Byungseok Kim, Jaeho Kim, and Sam H. Noh, UNIST
With the advent of high performing NVMe SSDs, the bottleneck of system performance is shifting away from the traditional storage device. In particular, the I/O stack software layers have already been recognized as a heavy burden on the overall I/O. Efforts to alleviate this burden have been considered. Recently, the spotlight has been on the CPU. With computing capacity as well as the means to get the data to the processor now being limited, recent studies have suggested that processing power be pushed into where the data is residing. With devices such as 3D XPoint in the horizon, this phenomenon is expected to be aggravated.

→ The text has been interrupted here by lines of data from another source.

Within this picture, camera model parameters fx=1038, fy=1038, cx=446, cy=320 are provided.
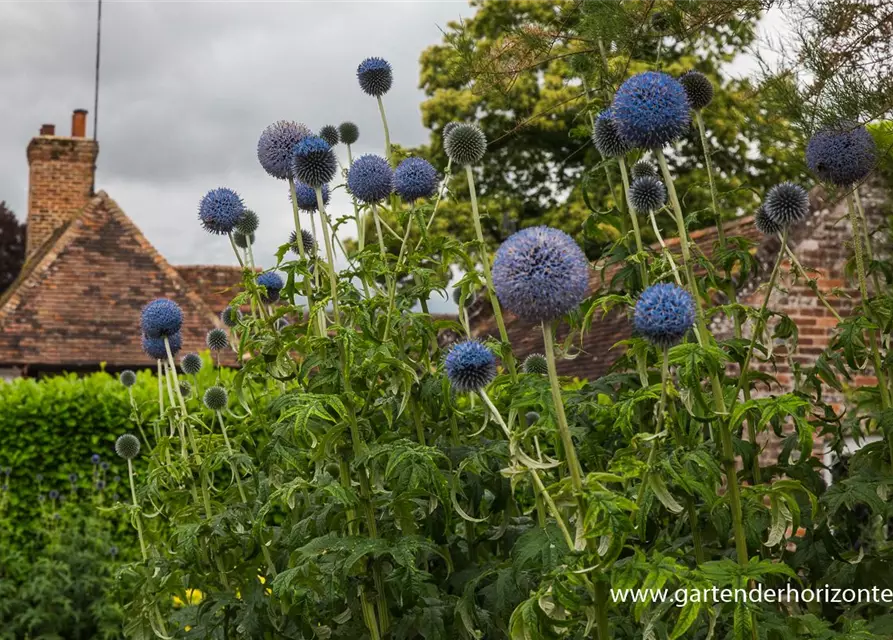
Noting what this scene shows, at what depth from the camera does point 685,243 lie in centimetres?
287

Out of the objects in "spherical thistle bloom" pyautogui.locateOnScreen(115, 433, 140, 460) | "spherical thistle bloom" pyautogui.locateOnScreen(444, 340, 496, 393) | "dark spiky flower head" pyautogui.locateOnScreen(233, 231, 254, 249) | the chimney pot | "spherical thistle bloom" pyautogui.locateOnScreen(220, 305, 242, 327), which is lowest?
"spherical thistle bloom" pyautogui.locateOnScreen(115, 433, 140, 460)

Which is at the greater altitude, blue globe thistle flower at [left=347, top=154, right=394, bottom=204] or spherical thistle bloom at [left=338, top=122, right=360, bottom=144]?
spherical thistle bloom at [left=338, top=122, right=360, bottom=144]

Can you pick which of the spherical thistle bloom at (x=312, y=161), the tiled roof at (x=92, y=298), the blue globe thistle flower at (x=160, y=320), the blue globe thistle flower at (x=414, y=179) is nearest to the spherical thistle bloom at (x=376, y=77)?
the blue globe thistle flower at (x=414, y=179)

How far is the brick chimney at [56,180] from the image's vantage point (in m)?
21.1

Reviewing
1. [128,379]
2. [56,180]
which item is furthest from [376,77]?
[56,180]

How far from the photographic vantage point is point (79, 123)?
74.9ft

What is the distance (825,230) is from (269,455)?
25.9 feet

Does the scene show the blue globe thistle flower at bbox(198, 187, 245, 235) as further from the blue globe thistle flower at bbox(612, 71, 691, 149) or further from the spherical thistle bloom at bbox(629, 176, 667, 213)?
the blue globe thistle flower at bbox(612, 71, 691, 149)

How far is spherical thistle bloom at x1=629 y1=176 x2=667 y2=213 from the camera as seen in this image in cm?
366

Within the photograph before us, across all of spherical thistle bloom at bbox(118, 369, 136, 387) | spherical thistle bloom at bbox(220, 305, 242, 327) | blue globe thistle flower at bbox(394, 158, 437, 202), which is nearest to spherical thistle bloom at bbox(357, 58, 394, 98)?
blue globe thistle flower at bbox(394, 158, 437, 202)

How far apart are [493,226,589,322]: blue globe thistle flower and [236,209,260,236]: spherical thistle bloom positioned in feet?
7.62

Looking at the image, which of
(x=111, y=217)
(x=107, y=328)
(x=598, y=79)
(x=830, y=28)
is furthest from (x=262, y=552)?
(x=111, y=217)

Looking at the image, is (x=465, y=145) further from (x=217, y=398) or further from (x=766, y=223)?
(x=217, y=398)

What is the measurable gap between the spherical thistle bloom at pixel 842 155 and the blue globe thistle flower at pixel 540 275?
165cm
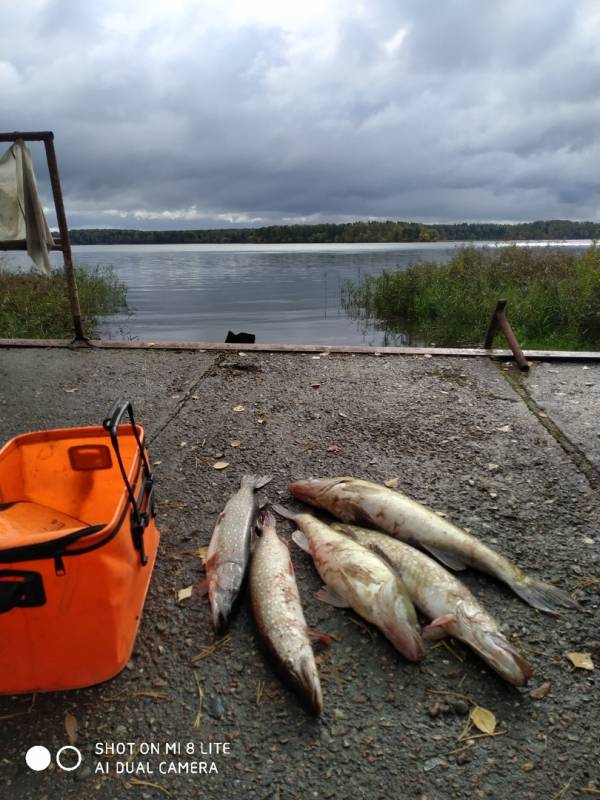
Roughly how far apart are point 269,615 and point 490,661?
3.09ft

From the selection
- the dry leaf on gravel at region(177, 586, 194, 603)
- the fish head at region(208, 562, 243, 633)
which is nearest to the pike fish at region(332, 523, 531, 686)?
the fish head at region(208, 562, 243, 633)

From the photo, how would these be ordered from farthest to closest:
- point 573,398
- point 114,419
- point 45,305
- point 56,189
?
point 45,305 → point 56,189 → point 573,398 → point 114,419

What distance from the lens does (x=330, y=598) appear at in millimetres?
2508

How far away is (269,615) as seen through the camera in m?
2.28

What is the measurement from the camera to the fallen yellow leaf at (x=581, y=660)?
216 cm

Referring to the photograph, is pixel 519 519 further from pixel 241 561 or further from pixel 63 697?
pixel 63 697

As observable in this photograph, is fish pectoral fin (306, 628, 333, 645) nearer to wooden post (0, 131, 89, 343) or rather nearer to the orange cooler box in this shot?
the orange cooler box

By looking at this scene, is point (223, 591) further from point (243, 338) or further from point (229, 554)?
point (243, 338)

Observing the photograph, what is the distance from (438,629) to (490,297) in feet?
38.4

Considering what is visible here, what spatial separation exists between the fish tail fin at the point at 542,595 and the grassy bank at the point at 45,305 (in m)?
9.98

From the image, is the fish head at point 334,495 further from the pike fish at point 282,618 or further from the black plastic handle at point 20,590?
the black plastic handle at point 20,590

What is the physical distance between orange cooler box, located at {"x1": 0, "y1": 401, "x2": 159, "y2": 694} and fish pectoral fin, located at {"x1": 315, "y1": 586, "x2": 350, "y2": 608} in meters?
0.86

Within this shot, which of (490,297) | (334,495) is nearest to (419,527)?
(334,495)

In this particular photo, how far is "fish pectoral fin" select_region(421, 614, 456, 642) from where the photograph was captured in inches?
88.0
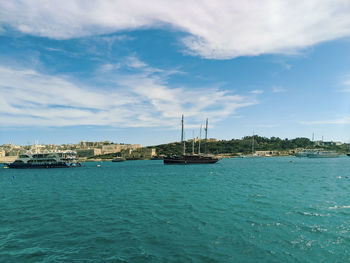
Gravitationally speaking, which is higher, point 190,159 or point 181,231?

In this paper, we focus on another component related to such changes. In particular, it has been observed that the bandwidth of the network that connects clients to storage servers is now being surpassed by storage bandwidth. Figure 1 shows the changes that are happening. We observe that the changes in the storage interface is allowing storage bandwidth to surpass that of the network. As shown in Table 1, recent developments in SSDs have resulted in individual SSDs providing read and write bandwidth in the 5GB/s and 3GB/s range, respectively, which surpasses or is close to that of 10/25/40GbE (Gigabit Ethernet) that comprise the majority of networks being supported today.

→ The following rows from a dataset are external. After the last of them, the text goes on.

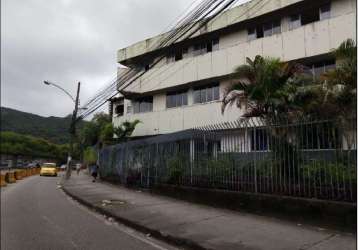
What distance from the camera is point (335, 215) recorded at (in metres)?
7.21

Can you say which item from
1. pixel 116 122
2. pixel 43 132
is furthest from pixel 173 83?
pixel 43 132

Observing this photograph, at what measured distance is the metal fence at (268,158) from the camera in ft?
24.7

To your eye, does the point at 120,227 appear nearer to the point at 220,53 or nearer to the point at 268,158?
the point at 268,158

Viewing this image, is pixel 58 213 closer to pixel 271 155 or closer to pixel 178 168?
pixel 178 168

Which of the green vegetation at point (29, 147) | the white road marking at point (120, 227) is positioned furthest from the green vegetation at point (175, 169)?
the green vegetation at point (29, 147)

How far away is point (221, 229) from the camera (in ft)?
24.8

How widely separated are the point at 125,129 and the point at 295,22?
12985mm

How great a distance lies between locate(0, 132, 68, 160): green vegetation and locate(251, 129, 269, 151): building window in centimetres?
5416

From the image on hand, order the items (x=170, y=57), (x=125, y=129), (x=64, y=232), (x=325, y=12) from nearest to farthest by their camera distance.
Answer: (x=64, y=232), (x=325, y=12), (x=170, y=57), (x=125, y=129)

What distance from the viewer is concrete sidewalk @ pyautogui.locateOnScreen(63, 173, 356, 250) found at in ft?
20.6

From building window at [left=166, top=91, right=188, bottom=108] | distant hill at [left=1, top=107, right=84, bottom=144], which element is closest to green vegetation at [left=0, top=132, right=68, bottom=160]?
distant hill at [left=1, top=107, right=84, bottom=144]

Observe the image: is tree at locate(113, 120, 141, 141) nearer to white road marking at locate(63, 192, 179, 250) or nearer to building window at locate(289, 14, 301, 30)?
building window at locate(289, 14, 301, 30)

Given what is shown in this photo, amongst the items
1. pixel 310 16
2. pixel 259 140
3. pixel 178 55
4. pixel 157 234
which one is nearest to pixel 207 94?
pixel 178 55

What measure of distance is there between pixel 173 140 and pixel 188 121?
331 inches
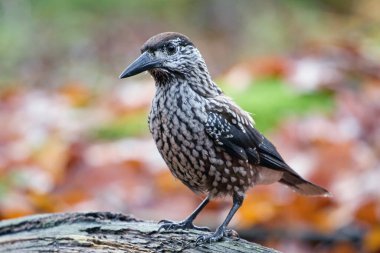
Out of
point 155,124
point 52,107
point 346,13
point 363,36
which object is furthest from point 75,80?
point 155,124

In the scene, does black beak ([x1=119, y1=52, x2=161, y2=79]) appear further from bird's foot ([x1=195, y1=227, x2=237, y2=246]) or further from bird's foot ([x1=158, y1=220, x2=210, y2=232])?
bird's foot ([x1=195, y1=227, x2=237, y2=246])

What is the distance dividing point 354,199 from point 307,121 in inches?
61.8

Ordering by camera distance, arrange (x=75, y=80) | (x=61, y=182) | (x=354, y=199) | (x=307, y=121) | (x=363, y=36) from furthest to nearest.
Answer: (x=363, y=36), (x=75, y=80), (x=307, y=121), (x=61, y=182), (x=354, y=199)

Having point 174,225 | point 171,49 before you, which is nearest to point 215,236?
point 174,225

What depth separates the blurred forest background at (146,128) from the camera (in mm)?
6469

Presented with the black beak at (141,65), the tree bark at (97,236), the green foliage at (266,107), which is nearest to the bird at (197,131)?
the black beak at (141,65)

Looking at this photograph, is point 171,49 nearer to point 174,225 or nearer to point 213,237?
point 174,225

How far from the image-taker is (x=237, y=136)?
16.0 ft

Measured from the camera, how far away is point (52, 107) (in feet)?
31.3

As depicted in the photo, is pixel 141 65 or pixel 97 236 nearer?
pixel 97 236

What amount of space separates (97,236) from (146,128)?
4.30 metres

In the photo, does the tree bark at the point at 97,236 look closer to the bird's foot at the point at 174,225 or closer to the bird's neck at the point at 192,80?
the bird's foot at the point at 174,225

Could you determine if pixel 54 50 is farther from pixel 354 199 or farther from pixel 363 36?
pixel 354 199

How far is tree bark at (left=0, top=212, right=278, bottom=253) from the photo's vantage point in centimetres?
430
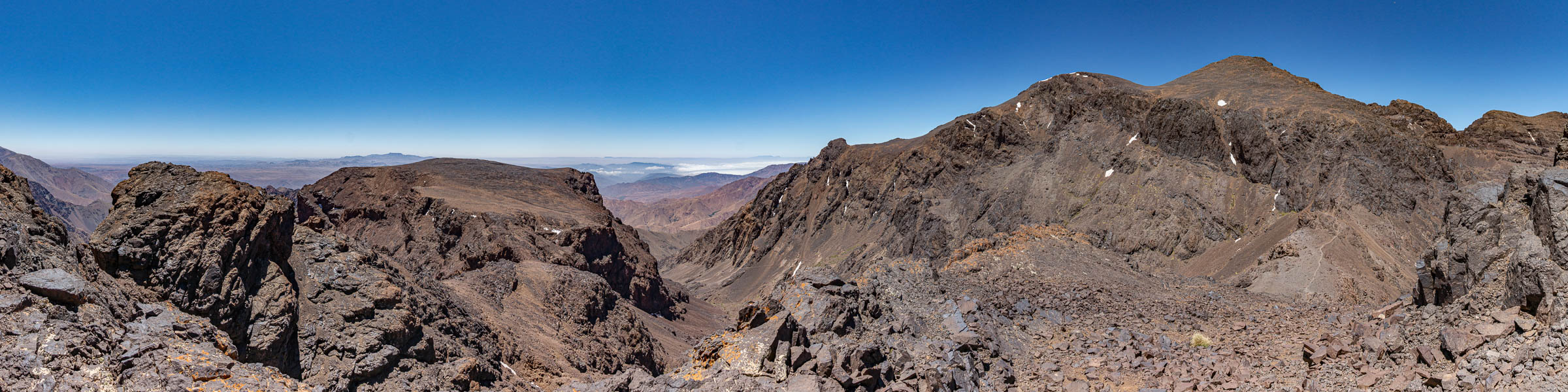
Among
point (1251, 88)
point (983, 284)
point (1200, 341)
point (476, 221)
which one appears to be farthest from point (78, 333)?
point (1251, 88)

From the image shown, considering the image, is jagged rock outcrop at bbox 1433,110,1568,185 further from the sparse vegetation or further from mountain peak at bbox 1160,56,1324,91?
the sparse vegetation

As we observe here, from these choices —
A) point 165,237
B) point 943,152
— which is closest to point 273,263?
point 165,237

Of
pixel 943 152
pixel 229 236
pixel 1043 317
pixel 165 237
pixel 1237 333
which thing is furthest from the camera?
pixel 943 152

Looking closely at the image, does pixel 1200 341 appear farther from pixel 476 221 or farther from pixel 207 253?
pixel 476 221

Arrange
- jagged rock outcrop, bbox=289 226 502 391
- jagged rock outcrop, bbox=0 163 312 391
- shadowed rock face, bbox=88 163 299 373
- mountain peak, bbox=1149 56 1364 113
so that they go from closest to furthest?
jagged rock outcrop, bbox=0 163 312 391, shadowed rock face, bbox=88 163 299 373, jagged rock outcrop, bbox=289 226 502 391, mountain peak, bbox=1149 56 1364 113

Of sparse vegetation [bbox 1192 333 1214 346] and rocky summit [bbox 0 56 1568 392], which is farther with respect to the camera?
sparse vegetation [bbox 1192 333 1214 346]

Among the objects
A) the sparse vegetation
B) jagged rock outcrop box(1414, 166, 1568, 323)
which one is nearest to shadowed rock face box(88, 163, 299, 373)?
the sparse vegetation

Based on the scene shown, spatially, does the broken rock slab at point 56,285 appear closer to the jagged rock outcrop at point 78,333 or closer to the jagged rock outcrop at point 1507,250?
the jagged rock outcrop at point 78,333

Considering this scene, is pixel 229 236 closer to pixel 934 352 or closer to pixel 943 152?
pixel 934 352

Based on this observation, in this paper, we revisit the organization of disk arrays. Specifically, we target write performance in all-flash arrays, which we interchangeably refer to as SSD arrays, that are emerging as a solution for high-end storage. As shown in Table 2, most major storage vendors carry such a solution and these products employ plenty of SSDs to achieve large capacity and high performance. Figure 2 shows how typical all-flash arrays would be connected to the network and the host. Our goal is to provide high, sustained, and consistent write performance in such a storage environment.